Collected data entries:
>>>

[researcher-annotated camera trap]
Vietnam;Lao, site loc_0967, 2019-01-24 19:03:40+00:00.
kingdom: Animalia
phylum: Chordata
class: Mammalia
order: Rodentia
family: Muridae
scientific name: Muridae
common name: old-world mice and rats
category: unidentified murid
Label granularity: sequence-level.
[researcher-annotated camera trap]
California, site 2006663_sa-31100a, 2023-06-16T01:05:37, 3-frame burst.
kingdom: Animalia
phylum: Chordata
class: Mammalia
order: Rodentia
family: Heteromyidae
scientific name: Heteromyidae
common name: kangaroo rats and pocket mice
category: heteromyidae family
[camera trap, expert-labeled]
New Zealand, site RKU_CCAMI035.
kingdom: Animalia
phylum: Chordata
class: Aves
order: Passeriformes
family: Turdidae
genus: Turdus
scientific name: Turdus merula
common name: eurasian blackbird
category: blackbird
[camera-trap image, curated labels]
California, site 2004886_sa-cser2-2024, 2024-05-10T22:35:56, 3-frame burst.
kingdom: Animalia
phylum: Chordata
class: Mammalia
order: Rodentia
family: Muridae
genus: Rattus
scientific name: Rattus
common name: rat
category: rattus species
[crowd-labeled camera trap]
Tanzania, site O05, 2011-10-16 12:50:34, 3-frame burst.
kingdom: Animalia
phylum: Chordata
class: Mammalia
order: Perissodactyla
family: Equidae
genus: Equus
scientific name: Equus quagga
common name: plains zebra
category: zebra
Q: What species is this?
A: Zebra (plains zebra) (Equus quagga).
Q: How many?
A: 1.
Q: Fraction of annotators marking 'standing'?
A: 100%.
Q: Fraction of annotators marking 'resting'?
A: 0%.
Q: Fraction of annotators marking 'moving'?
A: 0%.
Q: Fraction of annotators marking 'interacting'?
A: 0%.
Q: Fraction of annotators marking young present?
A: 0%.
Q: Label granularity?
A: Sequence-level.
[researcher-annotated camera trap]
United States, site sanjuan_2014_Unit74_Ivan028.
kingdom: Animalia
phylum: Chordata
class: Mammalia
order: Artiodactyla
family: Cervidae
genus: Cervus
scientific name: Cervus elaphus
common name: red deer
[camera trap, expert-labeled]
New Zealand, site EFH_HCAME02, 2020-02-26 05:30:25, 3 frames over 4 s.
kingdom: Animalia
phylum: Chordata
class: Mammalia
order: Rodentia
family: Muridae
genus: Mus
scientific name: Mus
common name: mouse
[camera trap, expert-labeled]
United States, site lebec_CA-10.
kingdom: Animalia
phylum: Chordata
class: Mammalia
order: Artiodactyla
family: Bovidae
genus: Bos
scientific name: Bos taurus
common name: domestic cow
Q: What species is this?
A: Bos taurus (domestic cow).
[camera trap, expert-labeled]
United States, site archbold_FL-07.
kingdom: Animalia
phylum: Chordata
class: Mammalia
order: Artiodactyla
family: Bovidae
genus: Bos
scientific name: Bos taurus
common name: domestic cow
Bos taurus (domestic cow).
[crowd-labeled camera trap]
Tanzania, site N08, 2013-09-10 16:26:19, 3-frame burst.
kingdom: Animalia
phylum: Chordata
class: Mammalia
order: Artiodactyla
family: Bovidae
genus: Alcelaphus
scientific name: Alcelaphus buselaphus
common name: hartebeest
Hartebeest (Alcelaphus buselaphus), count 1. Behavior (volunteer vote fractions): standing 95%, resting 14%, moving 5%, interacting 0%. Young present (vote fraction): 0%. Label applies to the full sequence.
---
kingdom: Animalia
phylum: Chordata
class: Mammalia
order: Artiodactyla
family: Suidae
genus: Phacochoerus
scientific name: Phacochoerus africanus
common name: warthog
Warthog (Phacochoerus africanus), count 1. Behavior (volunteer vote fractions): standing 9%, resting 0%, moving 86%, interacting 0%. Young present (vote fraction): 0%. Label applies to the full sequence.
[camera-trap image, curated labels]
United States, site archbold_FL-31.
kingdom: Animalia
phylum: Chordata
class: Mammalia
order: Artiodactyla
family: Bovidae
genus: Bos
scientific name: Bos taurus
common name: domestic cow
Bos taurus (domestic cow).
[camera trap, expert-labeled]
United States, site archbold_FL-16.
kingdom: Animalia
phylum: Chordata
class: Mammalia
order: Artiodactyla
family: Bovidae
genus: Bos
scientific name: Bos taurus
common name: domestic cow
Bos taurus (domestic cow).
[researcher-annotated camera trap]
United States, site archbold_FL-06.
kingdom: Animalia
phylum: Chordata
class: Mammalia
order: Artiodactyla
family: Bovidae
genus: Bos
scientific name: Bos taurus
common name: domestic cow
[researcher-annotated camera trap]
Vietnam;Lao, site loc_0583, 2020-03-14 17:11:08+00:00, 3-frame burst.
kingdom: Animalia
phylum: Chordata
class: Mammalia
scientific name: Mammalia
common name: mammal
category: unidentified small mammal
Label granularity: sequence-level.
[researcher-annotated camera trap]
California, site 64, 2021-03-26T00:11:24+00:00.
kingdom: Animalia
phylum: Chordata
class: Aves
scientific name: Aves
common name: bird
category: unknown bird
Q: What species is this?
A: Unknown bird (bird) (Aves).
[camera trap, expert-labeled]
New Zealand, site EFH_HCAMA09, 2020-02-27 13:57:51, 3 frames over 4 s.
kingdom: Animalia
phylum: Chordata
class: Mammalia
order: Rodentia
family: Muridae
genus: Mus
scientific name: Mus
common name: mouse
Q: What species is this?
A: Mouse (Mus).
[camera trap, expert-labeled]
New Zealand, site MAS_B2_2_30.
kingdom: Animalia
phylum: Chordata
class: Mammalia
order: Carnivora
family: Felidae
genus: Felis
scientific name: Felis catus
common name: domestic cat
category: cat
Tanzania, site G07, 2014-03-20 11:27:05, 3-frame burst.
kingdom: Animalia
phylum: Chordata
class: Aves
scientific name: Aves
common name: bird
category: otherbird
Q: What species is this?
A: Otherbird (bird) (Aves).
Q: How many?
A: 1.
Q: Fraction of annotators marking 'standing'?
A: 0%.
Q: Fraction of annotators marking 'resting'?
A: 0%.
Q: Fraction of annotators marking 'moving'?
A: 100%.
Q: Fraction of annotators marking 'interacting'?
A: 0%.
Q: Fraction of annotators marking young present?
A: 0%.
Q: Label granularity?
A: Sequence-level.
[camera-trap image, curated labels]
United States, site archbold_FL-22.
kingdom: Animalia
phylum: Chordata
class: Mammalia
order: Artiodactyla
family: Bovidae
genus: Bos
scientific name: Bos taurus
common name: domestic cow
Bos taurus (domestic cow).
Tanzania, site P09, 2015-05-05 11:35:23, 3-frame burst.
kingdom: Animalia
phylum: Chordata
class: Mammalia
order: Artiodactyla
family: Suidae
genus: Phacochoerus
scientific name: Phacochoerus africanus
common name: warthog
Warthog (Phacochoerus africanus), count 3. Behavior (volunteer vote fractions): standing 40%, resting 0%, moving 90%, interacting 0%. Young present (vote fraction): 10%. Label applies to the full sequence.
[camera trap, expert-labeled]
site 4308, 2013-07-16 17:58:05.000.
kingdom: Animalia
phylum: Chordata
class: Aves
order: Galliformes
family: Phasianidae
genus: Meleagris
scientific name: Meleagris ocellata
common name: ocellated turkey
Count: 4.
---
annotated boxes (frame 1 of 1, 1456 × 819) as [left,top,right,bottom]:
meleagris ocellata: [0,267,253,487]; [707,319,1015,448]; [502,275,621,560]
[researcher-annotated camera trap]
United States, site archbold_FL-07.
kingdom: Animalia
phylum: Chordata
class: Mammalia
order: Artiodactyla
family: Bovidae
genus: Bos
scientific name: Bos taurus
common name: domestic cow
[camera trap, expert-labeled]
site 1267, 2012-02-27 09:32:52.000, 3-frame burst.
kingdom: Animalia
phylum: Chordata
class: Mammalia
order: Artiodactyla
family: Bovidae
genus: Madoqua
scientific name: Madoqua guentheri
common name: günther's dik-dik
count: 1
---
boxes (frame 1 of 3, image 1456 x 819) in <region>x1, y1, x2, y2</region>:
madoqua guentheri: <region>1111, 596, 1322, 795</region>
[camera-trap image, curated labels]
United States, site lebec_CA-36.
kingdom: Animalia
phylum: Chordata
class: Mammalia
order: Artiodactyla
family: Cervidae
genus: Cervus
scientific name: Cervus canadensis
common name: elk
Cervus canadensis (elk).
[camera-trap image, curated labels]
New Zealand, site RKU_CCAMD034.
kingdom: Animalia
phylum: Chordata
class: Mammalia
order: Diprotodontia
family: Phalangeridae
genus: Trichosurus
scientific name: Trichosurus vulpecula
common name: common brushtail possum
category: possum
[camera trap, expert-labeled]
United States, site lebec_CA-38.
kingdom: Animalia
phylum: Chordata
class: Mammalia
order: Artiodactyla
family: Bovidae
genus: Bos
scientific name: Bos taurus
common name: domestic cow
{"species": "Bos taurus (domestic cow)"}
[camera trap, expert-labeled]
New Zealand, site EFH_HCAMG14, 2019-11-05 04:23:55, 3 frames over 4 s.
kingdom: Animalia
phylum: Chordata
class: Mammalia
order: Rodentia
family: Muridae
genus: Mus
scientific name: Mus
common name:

<<<

» What is being asked: Your answer should be the lines above that contain the word "California", copied out.

» Task output:
California, site 2006663_sa-31100a, 2023-06-16T01:05:37, 3-frame burst.
California, site 2004886_sa-cser2-2024, 2024-05-10T22:35:56, 3-frame burst.
California, site 64, 2021-03-26T00:11:24+00:00.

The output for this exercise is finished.